▶ _DATA TO PROCESS_:
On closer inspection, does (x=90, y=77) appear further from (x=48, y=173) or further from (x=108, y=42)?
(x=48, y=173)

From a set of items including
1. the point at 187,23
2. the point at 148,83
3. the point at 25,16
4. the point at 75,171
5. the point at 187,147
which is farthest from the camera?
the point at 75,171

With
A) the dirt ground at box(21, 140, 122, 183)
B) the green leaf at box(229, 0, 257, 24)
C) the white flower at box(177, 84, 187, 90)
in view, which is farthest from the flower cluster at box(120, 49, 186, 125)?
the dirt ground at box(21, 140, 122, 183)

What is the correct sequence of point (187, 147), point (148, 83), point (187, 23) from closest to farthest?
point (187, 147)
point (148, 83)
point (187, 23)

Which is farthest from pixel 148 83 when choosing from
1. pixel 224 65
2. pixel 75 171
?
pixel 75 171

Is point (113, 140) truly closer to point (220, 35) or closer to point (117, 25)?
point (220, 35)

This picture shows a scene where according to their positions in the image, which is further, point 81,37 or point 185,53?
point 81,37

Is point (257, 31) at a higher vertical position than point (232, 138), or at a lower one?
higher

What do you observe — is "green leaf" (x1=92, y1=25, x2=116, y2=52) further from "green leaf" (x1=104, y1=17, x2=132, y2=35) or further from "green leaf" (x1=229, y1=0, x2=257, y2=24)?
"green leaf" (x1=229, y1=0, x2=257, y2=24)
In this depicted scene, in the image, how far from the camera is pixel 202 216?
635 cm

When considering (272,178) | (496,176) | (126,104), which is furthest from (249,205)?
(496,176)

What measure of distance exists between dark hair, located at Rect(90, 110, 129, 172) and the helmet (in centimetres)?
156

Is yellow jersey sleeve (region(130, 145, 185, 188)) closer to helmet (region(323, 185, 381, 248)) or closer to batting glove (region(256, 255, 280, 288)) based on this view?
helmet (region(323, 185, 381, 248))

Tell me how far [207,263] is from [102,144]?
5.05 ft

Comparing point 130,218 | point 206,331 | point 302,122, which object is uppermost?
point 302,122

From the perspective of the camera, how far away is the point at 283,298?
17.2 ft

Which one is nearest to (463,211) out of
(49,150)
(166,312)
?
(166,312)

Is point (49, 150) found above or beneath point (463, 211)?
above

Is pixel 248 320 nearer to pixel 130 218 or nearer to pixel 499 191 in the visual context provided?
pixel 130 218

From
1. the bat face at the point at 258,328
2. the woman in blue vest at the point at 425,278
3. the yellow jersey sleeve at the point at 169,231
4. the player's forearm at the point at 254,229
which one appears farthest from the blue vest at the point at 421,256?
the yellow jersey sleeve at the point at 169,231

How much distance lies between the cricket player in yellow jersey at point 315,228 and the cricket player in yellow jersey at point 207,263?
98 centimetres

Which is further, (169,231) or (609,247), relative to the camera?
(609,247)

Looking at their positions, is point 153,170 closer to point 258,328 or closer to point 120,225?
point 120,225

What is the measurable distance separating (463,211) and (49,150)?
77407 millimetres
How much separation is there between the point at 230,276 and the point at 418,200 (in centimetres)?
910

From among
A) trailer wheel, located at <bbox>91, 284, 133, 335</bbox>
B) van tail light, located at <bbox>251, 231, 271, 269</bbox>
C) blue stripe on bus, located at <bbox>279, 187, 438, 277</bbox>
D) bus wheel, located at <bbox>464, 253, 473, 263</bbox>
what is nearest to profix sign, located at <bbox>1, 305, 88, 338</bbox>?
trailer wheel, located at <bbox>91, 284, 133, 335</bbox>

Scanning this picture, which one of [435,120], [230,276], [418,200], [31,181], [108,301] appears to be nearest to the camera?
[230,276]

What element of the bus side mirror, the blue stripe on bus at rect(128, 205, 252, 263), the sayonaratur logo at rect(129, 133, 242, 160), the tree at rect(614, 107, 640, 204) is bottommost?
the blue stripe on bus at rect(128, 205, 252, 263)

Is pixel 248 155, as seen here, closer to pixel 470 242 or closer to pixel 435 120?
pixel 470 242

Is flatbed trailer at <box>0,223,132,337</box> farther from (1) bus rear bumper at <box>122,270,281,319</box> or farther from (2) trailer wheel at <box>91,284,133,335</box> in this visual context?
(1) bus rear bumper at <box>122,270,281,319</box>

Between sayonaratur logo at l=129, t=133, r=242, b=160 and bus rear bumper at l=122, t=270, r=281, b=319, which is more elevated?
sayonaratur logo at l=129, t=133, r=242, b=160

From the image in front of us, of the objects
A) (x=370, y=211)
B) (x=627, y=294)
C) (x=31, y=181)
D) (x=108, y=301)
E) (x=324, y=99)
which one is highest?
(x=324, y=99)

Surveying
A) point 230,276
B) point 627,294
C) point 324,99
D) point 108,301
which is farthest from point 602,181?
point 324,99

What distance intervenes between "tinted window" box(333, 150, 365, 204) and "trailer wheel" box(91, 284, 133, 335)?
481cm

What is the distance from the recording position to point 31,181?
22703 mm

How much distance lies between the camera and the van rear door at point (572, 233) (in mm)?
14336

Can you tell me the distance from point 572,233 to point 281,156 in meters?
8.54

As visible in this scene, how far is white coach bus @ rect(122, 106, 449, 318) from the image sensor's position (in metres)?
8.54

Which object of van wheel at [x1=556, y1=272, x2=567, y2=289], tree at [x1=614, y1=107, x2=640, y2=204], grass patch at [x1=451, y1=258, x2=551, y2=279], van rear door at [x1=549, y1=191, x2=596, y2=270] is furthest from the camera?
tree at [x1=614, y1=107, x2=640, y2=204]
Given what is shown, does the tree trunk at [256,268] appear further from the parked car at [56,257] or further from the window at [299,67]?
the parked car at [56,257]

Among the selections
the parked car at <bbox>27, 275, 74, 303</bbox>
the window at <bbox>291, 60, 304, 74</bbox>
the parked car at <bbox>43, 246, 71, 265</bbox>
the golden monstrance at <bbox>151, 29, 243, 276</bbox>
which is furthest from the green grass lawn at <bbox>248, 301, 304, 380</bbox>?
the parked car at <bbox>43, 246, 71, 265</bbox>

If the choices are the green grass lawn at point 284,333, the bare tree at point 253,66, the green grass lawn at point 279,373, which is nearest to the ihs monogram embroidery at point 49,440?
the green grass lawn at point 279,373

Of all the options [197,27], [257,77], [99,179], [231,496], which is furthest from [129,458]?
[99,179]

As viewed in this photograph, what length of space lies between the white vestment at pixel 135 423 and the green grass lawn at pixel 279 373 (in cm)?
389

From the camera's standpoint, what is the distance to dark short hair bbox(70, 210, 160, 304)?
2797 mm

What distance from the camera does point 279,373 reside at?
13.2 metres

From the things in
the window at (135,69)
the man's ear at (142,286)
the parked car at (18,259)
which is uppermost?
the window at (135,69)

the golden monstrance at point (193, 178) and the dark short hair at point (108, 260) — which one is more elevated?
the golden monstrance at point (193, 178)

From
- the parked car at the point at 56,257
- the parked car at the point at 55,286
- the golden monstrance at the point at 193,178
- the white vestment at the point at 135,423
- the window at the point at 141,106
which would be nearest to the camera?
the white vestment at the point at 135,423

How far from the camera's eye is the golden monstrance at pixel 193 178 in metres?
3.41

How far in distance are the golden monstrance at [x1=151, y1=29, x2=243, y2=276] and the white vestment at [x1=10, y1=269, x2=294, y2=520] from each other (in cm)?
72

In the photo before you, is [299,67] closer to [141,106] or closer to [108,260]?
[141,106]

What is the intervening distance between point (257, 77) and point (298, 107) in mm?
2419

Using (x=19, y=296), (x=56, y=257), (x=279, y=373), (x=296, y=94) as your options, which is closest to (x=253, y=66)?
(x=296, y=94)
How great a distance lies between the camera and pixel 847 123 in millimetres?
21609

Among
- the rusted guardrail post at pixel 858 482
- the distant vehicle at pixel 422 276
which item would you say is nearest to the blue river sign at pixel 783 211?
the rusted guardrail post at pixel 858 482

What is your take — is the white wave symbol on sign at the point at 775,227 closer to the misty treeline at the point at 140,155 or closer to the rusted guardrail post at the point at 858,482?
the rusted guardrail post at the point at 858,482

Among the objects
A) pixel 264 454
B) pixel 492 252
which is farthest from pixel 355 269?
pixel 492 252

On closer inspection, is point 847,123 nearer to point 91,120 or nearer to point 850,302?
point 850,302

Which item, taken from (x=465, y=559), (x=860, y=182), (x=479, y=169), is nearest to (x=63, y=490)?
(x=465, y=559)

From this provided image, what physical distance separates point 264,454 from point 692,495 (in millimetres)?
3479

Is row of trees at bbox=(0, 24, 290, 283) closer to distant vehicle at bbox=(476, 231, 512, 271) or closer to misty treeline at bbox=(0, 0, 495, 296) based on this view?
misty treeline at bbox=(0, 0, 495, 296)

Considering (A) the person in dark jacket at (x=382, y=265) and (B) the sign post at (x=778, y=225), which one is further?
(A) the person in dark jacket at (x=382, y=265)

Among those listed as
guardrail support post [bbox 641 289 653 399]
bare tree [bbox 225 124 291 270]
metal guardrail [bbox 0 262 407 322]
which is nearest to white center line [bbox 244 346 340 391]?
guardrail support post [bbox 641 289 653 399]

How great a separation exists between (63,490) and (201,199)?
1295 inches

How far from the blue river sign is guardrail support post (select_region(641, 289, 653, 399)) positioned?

▶ _EXERCISE OBJECTIVE_: Print the data exactly as it appears, from the line containing "Is row of trees" through the last line of the data.

▶ _EXERCISE SOLUTION_:
Is row of trees at bbox=(0, 24, 290, 283) closer to distant vehicle at bbox=(476, 231, 512, 271) or closer to misty treeline at bbox=(0, 0, 495, 296) based on this view?
misty treeline at bbox=(0, 0, 495, 296)

Considering (A) the person in dark jacket at (x=382, y=265) and (B) the sign post at (x=778, y=225), which one is further?
(A) the person in dark jacket at (x=382, y=265)

Among those listed as
guardrail support post [bbox 641 289 653 399]
bare tree [bbox 225 124 291 270]
metal guardrail [bbox 0 262 407 322]
which is nearest to white center line [bbox 244 346 340 391]?
guardrail support post [bbox 641 289 653 399]

How great a separation exists between (63,490) and (201,199)?
1295 inches

How far from the blue river sign is guardrail support post (select_region(641, 289, 653, 399)) positioned?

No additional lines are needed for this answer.